-- SOURCE PASSAGE --
— Start —

The company's tagline mission is to "use the power of customer demand to change the way power is made." Which brings us to why a long-time marketing executive at Procter & Gamble and Coca-Cola is running an energy company. He's there to be a salesman.

Green Mountain Energy doesn't make energy. It moves into a deregulated energy market — which is where the "power of choice" comes in — with existing sources of power, and makes its pitch. Which, as a real-life business plan, may be just modest enough to work.

Green Mountain doesn't even guarantee clean energy to its customers — technically, they'll be plugging into the same dirty grid juice they used before — just that the electricity they pay for will be replaced by the cleaner energy Green Mountain's energy traders go out and shop for.

Today, Kelly is using the bathtub analogy. "Making electricity causes more air pollution than any other industry in the U.S.," he says. "We tell customers to think of the power grid as a bathtub full of dirty water. Sign up with us, and the energy you use may still all the electricity you draw out of the bottom, we guarantee we'll be put cleaner energy back in at the top. Eventually, the water gets cleaner."

For a small premium, of course. "We know more about why consumers are willing to buy green and how much of a premium they're willing to pay," he says. Right now, that's $5 a month — "a couple of cups of coffee at Starbucks." (Depending on whether you take tall or grande.)

How clean is Green Mountain's valley?

But let's back up: Everything GME hands out — from promotional materials and press releases to business cards — is on fashionably flecked recycled paper. Kelly's own true-believer roots go back to Harvard's Kennedy school for Evironmental and Public Policy — "this is fulfillment for me" — and the company's corporate culture, he reckons, is about half sales and half enviro-evangelist. But Kelly never promised clean energy — just cleaner. And that tends to disappoint the purist.

"Boycott Green Mountain Energy!" screams the aptly named website www.boycottgreenmountain.com. "The Mountain is a landfill!" Hard-core environmentalists, far from rejoicing at the prospect of a for-profit, self-sustaining clean-energy company, think of Green Mountain as something of a Trojan horse, and Kelly its Ulysses.

They slam Green Mountain for relying overwhelmingly on natural gas for its energy basket, and for supplementing that with hydroelectric power — which has its own dire forms of ecological impact — and landfill gas.

And then there's the company Green Mountain keeps. Some of Green Mountain's best investors are George W. Bush's friends. Literally — Sam Wyly, a longtime Bush confidant, is the company's largest investor. And behind Wyly are energy giants BP Amoco and Nuon, who each own about a 20 percent stake.

Kelly concedes it all, though not gleefully.

He doesn't apologize for his Big Energy investors. "Hey, they bought into us — we didn't buy into them." Kelly likes working with BP Amoco's plugged-in trading desk, and happily points out that the oil giant is also the world's biggest retailer of solar panels.

As for the mix, Kelly says blame the marketplace, not the merchant. After all, he's running a business here.

"If people want to make a pure green product and sell it at a 20 or 50 percent premium, that'd be great," he says. "We're not a charity, we're not a non-profit organization. We must attract capital. Our plan is to change the way power is made, do it with other people's money and give it back to them with a return."

Report, Shmeport

So sure, Dennis Kelly is rooting for a clean-energy renaissance. The more cleaner energy there is on the market — and the cleaner it is — the better Kelly will be able to peddle it to consumers who are willing to pay a small premium to have a clearer conscience every time they plug in and turn on.

— End —

-- REQUIREMENTS --
Could you transcribe the Green Mountain Energy article word for word, starting at "So sure, Dennis" and ending at "and turn on."? The rows that follow come from a different source than the Green Mountain Energy article.

-- SUPPLIED INFORMATION --
— Start —

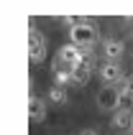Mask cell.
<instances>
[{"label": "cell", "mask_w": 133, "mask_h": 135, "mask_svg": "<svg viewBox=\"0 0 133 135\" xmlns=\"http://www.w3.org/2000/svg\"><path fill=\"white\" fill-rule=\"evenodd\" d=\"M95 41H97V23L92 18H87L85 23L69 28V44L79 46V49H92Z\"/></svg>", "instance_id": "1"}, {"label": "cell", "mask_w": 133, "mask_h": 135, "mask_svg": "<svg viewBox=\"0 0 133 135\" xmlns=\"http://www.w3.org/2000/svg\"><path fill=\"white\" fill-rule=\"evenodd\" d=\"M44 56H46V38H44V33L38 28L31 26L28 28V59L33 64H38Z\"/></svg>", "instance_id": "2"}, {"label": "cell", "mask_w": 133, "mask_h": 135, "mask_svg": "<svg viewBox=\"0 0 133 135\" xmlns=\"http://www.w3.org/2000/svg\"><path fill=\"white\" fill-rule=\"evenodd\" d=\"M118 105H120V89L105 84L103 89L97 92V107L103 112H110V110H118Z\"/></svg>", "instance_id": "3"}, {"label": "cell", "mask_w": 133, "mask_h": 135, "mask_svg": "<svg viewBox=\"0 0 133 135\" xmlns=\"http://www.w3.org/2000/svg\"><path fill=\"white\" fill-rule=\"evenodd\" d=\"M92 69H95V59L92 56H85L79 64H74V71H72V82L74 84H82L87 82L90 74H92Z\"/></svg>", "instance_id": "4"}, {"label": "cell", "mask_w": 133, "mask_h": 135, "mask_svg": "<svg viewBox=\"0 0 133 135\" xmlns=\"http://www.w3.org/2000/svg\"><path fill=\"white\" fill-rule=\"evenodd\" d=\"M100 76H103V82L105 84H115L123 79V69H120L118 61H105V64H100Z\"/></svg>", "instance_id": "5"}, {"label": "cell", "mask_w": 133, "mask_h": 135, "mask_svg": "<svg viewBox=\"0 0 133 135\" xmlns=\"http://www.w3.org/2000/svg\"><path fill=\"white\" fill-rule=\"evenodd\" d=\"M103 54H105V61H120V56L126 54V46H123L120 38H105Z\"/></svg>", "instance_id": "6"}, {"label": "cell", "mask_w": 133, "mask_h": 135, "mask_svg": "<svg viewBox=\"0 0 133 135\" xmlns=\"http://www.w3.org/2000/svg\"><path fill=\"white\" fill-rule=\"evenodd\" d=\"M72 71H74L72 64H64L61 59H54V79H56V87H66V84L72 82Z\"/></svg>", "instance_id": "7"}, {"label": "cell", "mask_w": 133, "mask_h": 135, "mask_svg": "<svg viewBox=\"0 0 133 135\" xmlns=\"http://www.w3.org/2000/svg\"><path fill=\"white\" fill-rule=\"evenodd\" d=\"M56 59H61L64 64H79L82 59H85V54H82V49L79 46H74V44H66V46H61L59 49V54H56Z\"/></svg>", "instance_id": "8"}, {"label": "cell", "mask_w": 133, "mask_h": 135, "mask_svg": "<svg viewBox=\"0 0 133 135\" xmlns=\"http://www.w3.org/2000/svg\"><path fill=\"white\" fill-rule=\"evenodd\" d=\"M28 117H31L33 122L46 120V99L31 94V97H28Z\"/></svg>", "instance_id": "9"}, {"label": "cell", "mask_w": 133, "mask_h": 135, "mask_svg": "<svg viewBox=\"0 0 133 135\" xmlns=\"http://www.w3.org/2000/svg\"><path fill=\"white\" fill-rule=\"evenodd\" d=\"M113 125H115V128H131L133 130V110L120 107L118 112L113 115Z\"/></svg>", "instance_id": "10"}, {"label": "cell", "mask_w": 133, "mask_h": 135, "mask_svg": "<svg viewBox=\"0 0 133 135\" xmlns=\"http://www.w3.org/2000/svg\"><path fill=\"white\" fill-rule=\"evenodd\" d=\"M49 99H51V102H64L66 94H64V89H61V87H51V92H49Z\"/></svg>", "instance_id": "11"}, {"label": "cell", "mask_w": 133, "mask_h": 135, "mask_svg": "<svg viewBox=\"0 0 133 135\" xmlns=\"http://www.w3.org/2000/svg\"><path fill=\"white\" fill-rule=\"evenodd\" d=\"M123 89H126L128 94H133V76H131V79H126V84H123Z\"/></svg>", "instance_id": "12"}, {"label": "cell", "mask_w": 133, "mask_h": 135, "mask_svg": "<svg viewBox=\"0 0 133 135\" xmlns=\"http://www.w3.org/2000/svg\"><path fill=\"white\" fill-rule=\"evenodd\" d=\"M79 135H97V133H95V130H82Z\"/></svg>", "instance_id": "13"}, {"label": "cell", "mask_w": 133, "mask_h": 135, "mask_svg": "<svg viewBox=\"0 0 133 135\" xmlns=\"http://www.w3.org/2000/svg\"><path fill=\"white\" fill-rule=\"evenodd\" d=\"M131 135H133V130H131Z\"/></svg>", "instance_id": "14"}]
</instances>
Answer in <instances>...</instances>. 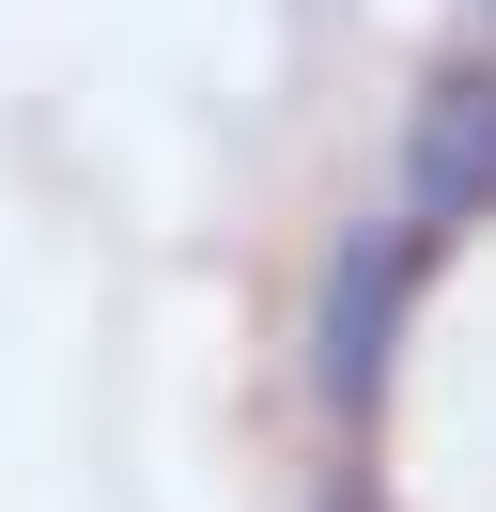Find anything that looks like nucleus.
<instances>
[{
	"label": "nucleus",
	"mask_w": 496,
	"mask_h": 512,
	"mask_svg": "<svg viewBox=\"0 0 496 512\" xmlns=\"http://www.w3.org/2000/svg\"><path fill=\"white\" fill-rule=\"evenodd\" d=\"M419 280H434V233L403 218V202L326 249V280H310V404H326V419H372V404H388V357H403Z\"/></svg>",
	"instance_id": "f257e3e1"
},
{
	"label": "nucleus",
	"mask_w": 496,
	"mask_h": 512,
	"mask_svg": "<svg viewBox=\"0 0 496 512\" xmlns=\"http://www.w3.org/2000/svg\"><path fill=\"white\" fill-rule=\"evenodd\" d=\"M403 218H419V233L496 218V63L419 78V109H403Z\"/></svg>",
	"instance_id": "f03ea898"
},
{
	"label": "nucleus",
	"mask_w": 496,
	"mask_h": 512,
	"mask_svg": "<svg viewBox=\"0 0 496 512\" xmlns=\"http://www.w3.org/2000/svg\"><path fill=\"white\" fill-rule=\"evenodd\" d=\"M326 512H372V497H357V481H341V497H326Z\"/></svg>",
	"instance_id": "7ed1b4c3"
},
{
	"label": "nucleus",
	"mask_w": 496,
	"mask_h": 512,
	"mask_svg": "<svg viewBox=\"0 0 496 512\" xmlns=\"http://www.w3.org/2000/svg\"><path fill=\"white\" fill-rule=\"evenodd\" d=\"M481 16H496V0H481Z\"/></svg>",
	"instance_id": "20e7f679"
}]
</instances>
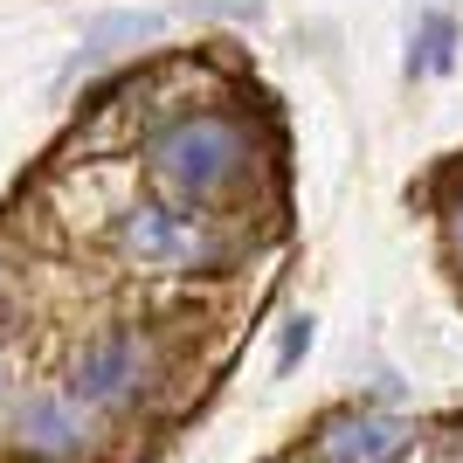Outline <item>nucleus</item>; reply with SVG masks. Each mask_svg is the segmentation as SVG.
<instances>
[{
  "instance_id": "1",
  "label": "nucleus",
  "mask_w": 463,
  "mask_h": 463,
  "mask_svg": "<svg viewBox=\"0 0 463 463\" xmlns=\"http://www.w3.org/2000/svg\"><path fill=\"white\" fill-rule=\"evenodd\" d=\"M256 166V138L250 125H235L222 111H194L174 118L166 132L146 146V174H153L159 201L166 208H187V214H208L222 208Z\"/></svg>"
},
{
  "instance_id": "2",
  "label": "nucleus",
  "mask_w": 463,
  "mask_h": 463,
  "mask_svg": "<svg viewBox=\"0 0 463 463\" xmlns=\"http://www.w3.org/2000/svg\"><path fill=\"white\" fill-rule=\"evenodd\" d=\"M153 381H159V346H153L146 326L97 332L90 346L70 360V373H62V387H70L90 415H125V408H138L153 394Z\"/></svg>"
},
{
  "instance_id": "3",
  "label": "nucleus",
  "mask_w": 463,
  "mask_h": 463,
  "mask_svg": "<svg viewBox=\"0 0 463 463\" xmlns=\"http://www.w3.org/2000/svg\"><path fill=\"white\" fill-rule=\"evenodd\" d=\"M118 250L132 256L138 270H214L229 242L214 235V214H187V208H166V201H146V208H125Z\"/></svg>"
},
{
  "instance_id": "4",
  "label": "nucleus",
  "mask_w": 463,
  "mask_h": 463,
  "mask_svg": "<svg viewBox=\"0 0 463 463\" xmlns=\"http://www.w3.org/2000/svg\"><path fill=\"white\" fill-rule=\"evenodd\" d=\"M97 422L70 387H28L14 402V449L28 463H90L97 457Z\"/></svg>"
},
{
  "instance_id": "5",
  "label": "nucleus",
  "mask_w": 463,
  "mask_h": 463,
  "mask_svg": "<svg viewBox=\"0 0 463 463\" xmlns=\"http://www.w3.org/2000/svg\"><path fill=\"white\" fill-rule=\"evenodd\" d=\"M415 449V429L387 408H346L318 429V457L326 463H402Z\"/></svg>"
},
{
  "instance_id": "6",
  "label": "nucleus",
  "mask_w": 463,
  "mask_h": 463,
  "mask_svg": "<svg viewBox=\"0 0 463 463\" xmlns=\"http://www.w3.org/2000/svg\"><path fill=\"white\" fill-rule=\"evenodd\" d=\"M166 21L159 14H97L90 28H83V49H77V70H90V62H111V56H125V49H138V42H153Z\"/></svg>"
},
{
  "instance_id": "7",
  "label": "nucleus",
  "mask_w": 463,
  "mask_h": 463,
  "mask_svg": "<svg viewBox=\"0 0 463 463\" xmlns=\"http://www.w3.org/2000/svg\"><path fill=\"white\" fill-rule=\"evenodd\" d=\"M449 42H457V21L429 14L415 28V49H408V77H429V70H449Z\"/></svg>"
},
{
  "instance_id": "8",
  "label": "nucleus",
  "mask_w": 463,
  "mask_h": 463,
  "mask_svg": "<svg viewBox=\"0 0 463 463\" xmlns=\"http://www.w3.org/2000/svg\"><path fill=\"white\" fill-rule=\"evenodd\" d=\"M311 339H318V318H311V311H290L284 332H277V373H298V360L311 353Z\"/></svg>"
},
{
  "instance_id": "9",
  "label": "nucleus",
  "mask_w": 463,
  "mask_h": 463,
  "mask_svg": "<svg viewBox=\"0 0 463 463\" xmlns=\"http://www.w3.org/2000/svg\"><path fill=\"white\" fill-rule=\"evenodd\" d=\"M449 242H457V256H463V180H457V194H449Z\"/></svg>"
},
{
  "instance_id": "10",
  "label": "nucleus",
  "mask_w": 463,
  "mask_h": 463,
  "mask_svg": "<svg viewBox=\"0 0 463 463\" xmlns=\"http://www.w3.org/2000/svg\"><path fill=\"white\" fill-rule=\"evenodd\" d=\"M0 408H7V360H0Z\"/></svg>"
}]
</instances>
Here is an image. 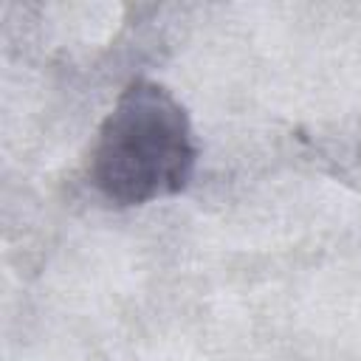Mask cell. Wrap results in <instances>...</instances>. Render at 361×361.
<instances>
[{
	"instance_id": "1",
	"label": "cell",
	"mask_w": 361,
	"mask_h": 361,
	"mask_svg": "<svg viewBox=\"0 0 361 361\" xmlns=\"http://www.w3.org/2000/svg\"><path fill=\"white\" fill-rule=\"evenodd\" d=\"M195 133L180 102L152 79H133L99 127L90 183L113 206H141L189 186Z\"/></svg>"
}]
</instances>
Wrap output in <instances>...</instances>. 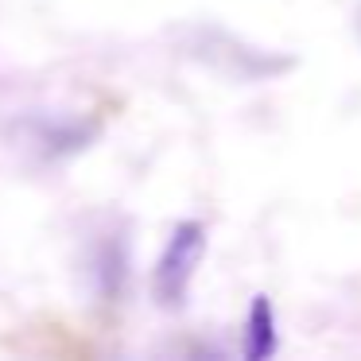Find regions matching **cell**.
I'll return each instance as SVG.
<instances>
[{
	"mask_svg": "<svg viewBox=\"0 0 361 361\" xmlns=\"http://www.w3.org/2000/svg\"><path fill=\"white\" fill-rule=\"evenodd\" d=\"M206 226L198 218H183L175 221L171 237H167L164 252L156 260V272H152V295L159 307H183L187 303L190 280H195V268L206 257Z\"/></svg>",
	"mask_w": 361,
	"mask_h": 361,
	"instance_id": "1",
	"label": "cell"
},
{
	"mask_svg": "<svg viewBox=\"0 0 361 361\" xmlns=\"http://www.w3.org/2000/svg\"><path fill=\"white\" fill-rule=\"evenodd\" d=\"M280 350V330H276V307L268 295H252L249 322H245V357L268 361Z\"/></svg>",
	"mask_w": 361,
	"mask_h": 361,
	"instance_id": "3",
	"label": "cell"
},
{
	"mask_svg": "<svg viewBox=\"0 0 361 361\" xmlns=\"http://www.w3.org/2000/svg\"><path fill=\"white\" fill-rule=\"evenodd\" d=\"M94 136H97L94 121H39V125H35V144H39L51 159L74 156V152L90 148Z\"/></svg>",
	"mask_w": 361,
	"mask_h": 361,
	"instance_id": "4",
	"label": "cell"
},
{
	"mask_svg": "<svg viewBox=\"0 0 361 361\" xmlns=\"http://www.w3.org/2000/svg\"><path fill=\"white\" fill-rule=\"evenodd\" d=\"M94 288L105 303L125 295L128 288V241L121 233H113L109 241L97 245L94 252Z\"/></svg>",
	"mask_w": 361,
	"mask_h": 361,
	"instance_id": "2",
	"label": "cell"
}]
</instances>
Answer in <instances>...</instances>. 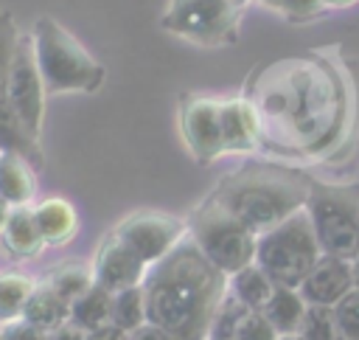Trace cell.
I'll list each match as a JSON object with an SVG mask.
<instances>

— End —

-- THE ANSWER --
So sure, Dennis Kelly is rooting for a clean-energy renaissance. The more cleaner energy there is on the market — and the cleaner it is — the better Kelly will be able to peddle it to consumers who are willing to pay a small premium to have a clearer conscience every time they plug in and turn on.